» Short problem
Please arrange the lines of the listing as a numbered list, starting at the beginning of the listing and ending at the line containing "<instances>...</instances> (empty list", both included, and leaving out any blank lines.

» Provided data
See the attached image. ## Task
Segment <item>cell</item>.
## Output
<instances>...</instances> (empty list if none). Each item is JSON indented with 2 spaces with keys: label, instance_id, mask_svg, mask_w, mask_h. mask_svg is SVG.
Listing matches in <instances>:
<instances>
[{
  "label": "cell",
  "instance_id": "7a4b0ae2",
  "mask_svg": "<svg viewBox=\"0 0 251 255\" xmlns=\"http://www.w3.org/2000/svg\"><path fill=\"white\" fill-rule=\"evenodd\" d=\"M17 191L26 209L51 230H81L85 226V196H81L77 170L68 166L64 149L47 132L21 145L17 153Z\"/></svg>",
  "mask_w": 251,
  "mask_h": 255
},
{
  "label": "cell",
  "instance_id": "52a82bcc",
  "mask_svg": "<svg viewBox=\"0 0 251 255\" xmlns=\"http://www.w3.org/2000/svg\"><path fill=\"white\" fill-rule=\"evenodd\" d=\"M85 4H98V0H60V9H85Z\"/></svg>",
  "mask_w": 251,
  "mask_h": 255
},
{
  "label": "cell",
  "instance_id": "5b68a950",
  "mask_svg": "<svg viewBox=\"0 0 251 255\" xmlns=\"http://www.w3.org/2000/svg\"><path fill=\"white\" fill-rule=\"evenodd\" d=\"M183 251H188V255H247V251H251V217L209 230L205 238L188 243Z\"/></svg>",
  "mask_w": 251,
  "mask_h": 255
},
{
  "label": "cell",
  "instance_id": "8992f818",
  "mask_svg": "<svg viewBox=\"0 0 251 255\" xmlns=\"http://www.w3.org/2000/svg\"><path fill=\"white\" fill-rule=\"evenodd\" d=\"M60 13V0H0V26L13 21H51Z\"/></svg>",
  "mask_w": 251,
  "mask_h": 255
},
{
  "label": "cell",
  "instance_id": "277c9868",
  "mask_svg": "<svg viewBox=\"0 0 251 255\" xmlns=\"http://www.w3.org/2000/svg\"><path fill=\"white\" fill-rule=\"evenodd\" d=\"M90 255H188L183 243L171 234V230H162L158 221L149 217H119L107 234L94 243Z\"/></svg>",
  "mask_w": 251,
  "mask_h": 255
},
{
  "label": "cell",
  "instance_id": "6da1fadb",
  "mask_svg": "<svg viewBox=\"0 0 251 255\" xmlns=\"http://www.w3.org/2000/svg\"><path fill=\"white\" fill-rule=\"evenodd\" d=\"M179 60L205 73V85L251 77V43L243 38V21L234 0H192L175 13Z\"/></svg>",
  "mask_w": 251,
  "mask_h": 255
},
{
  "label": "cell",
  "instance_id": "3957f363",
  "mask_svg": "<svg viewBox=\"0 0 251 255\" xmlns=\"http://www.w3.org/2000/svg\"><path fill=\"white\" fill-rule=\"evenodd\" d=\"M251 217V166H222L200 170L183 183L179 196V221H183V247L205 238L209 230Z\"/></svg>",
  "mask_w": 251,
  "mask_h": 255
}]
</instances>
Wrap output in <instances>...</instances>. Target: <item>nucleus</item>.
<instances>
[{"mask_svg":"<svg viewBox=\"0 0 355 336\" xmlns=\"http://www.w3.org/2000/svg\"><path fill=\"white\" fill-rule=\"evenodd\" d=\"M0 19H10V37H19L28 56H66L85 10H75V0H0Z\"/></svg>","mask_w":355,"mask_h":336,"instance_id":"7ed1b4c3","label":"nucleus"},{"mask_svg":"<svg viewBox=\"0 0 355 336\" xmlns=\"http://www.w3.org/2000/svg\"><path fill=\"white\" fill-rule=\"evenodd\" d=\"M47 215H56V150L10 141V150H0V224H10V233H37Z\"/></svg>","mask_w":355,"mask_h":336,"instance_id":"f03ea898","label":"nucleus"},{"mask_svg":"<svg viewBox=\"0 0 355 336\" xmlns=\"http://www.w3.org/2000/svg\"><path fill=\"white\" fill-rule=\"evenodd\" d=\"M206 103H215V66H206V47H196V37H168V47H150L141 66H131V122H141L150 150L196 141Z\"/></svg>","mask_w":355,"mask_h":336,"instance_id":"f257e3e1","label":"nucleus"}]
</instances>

» Problem solution
1. See the attached image. ## Task
2. Segment <item>cell</item>.
3. ## Output
4. <instances>...</instances> (empty list if none). Each item is JSON indented with 2 spaces with keys: label, instance_id, mask_svg, mask_w, mask_h. mask_svg is SVG.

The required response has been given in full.